>>>>>

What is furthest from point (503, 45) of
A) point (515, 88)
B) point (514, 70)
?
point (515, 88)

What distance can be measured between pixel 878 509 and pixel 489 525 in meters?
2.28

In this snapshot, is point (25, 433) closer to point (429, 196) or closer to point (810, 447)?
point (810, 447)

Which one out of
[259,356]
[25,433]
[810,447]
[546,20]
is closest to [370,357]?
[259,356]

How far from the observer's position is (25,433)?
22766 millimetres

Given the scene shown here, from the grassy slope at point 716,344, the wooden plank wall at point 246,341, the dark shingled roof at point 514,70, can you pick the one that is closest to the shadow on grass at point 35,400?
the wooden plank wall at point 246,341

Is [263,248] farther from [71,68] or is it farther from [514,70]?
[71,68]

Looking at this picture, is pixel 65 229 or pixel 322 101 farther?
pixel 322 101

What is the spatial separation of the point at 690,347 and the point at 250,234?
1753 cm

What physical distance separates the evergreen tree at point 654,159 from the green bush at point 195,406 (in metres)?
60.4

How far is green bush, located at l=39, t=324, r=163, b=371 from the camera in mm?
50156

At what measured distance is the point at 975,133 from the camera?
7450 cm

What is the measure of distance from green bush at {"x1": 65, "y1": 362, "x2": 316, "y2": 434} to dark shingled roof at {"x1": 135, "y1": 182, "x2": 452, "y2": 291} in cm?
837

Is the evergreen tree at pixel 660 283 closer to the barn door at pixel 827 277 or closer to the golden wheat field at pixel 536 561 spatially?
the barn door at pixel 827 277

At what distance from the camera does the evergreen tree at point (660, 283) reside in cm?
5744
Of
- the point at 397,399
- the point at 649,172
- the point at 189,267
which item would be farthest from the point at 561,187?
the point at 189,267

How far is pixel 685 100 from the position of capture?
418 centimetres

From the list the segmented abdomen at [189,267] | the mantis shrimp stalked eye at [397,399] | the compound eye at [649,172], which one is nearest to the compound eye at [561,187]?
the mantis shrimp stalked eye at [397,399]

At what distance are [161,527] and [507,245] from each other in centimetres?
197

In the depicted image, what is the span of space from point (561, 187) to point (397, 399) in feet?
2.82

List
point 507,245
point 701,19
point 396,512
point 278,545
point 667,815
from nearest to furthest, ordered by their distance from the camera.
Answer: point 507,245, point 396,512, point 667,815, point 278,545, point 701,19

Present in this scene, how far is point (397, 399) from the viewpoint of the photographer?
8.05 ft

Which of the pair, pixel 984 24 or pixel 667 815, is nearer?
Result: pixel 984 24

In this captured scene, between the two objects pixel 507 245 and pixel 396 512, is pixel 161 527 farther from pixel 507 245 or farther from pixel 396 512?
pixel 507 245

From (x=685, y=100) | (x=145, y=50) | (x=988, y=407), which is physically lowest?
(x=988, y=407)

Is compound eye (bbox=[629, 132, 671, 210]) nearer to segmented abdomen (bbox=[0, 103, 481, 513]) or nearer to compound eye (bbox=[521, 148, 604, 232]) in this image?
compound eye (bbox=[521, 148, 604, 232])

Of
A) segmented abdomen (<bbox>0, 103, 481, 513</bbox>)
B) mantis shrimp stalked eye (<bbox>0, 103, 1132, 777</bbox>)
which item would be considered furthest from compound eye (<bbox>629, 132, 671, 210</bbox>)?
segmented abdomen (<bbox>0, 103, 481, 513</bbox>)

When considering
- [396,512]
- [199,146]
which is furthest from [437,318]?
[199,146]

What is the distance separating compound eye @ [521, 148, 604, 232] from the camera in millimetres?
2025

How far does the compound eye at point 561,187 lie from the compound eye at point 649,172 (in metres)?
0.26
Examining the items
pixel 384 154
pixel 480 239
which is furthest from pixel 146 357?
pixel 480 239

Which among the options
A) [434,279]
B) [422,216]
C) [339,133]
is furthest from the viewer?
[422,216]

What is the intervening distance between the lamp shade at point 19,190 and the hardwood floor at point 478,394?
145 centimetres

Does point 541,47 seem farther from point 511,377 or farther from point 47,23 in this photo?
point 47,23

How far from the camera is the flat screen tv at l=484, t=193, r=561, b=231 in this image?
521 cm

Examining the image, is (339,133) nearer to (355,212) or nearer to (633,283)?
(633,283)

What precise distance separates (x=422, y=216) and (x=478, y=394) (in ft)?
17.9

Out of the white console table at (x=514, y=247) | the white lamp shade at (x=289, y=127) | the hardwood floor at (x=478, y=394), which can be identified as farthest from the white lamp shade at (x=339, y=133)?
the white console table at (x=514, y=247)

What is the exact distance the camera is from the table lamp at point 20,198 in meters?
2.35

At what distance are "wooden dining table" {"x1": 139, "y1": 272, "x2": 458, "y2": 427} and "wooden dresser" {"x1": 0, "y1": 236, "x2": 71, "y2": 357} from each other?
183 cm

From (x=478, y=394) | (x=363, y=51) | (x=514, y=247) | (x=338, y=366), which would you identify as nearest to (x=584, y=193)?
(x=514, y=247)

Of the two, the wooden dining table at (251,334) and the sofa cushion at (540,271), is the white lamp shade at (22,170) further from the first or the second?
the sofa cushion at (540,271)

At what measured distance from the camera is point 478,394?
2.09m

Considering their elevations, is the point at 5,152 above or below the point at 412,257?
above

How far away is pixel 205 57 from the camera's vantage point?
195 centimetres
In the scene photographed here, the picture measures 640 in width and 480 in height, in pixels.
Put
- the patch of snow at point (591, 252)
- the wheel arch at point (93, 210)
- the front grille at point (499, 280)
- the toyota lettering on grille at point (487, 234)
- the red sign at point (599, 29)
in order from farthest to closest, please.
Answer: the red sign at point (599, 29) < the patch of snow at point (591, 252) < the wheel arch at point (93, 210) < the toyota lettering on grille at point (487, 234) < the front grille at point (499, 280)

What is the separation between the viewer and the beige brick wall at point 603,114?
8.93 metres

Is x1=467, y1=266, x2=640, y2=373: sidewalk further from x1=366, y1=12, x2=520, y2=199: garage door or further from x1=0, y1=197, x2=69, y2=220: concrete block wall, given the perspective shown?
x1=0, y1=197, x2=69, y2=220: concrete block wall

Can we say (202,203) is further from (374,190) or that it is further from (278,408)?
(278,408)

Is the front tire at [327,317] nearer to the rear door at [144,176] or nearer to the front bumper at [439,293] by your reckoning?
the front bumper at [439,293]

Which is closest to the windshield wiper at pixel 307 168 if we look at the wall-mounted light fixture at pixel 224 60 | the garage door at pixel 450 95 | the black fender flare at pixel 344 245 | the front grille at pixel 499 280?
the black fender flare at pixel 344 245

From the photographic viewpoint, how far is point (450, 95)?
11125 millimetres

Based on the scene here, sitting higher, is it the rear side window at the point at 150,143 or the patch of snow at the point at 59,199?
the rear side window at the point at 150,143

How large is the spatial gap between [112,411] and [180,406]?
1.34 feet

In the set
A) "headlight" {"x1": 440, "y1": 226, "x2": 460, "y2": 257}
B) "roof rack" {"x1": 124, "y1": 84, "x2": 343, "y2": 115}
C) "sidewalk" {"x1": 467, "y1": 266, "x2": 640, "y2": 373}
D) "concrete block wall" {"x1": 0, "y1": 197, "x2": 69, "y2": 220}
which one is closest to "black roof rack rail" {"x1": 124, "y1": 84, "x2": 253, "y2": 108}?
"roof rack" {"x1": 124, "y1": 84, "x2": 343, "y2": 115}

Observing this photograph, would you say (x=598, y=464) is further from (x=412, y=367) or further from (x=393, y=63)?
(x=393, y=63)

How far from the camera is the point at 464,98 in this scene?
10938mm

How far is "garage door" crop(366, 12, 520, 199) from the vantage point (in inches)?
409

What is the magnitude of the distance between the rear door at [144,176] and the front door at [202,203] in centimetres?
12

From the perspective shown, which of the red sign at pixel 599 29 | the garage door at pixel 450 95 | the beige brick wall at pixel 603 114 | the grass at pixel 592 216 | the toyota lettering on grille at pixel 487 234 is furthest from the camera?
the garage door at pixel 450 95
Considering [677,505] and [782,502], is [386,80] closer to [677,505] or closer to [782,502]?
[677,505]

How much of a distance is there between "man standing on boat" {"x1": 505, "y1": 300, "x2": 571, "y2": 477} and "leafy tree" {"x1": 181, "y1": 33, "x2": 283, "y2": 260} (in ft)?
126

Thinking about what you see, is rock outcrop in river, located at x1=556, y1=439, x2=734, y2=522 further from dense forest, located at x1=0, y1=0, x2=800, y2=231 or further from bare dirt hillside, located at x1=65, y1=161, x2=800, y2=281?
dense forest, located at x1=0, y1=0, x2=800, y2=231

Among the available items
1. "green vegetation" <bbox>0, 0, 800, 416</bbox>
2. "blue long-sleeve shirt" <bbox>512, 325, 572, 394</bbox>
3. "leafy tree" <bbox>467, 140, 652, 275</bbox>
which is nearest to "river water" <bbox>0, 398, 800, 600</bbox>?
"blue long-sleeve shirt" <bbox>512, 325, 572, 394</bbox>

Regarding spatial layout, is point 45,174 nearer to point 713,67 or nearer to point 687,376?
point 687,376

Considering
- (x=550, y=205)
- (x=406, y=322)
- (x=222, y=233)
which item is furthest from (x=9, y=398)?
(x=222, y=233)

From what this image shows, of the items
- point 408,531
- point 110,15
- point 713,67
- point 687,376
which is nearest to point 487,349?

<<<<<

## What you need to do
Print exactly the lines above, starting at the line that contains "Observing this photograph, would" and ending with the last line of the records, both included.

## Problem solution
Observing this photograph, would you say (x=598, y=464) is further from (x=412, y=367) or further from (x=393, y=63)?
(x=393, y=63)

How far from the camera is the point at 464,98 in this scene?
10938mm

How far is "garage door" crop(366, 12, 520, 199) from the vantage point (in inches)?
409

What is the magnitude of the distance between the rear door at [144,176] and the front door at [202,203] in centimetres?
12

From the perspective shown, which of the red sign at pixel 599 29 | the garage door at pixel 450 95 | the beige brick wall at pixel 603 114 | the grass at pixel 592 216 | the toyota lettering on grille at pixel 487 234 is furthest from the camera?
the garage door at pixel 450 95
Considering [677,505] and [782,502], is [386,80] closer to [677,505] or closer to [782,502]?
[677,505]

How much of a distance is there between "man standing on boat" {"x1": 505, "y1": 300, "x2": 571, "y2": 477} and "leafy tree" {"x1": 181, "y1": 33, "x2": 283, "y2": 260} (in ft)?
126

Thinking about what you see, is rock outcrop in river, located at x1=556, y1=439, x2=734, y2=522 further from dense forest, located at x1=0, y1=0, x2=800, y2=231 or further from bare dirt hillside, located at x1=65, y1=161, x2=800, y2=281?
dense forest, located at x1=0, y1=0, x2=800, y2=231

Among the available items
1. "green vegetation" <bbox>0, 0, 800, 416</bbox>
2. "blue long-sleeve shirt" <bbox>512, 325, 572, 394</bbox>
3. "leafy tree" <bbox>467, 140, 652, 275</bbox>
which is nearest to "river water" <bbox>0, 398, 800, 600</bbox>?
"blue long-sleeve shirt" <bbox>512, 325, 572, 394</bbox>

Regarding spatial layout, is point 45,174 nearer to point 713,67 or nearer to point 687,376?
point 687,376

Considering
- (x=550, y=205)
- (x=406, y=322)
- (x=222, y=233)
which item is furthest from (x=9, y=398)?
(x=222, y=233)

From what this image shows, of the items
- point 408,531
- point 110,15
- point 713,67
- point 687,376
which is nearest to point 487,349?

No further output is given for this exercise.